=== WRITTEN EXERCISE ===
Put every line between the one containing "What is the distance at" and the one containing "point (490, 81) <", inclusive, into a Markdown table with the columns No. and Text. Leave out blank lines.
● ● ● ● ● ● ●
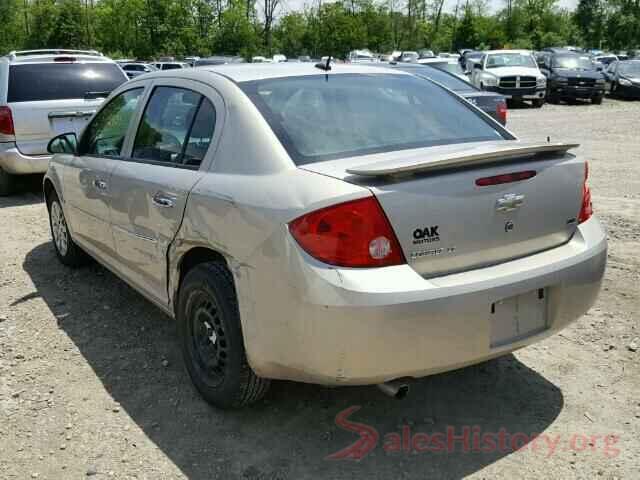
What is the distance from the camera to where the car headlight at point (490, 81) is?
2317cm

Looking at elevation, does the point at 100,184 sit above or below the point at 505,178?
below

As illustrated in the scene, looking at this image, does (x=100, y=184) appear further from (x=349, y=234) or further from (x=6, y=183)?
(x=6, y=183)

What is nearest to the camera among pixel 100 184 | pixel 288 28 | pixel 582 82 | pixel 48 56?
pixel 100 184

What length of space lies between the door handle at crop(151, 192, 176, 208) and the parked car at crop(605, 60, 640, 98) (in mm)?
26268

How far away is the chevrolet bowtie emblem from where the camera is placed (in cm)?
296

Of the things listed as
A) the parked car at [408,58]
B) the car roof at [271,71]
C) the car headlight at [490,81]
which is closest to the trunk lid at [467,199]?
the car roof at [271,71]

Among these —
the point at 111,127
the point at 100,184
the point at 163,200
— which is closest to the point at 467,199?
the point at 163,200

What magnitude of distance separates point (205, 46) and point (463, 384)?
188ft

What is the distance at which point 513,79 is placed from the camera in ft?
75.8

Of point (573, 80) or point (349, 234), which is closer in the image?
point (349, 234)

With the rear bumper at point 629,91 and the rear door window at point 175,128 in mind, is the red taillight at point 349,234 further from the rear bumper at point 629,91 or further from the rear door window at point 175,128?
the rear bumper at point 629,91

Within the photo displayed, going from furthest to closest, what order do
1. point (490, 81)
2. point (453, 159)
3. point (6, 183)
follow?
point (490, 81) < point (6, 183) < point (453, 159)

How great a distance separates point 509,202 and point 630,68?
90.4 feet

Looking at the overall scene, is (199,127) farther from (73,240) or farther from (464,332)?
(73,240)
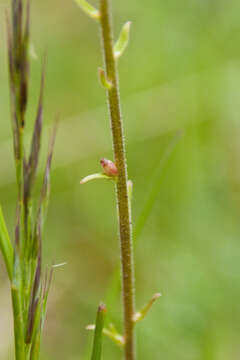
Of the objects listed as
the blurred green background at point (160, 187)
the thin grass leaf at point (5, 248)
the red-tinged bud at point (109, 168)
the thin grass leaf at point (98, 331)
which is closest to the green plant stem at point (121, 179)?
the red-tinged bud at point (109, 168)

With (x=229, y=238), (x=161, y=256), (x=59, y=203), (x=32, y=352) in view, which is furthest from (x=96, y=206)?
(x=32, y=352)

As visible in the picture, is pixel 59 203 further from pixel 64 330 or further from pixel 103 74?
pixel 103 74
● ● ● ● ● ● ●
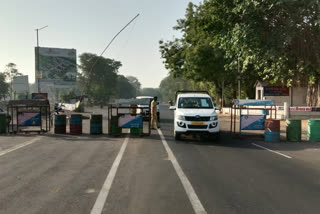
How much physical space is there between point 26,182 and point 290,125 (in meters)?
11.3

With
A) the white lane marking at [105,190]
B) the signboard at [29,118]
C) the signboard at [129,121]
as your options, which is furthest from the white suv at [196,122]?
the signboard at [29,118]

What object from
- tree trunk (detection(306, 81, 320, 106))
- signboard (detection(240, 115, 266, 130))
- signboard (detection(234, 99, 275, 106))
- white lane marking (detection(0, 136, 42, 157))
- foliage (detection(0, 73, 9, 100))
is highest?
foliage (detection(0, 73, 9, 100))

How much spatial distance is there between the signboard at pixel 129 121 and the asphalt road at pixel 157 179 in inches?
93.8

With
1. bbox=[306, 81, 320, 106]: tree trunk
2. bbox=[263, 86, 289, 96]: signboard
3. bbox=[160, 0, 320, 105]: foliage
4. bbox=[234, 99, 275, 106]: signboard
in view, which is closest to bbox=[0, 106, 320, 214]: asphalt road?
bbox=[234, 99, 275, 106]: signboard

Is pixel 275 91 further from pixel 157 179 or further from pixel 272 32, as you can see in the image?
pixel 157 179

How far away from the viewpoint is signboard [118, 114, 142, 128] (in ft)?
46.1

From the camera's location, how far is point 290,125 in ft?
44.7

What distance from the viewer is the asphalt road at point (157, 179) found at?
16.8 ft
● ● ● ● ● ● ●
=== TASK RESPONSE ===
| No. | Text |
|---|---|
| 1 | What is the distance at which point 513,79 is placed from the camera in ft? |
| 2 | 75.8 |
| 3 | Of point (573, 80) or point (349, 234), which is closer in the image? |
| 4 | point (349, 234) |
| 5 | With the rear bumper at point 629,91 and the rear door window at point 175,128 in mind, is the red taillight at point 349,234 further from the rear bumper at point 629,91 or further from the rear door window at point 175,128? |
| 6 | the rear bumper at point 629,91 |
| 7 | Within the photo displayed, going from furthest to closest, what order do |
| 8 | 1. point (490, 81) |
| 9 | 2. point (453, 159) |
| 10 | 3. point (6, 183) |
| 11 | follow? |
| 12 | point (490, 81) < point (6, 183) < point (453, 159) |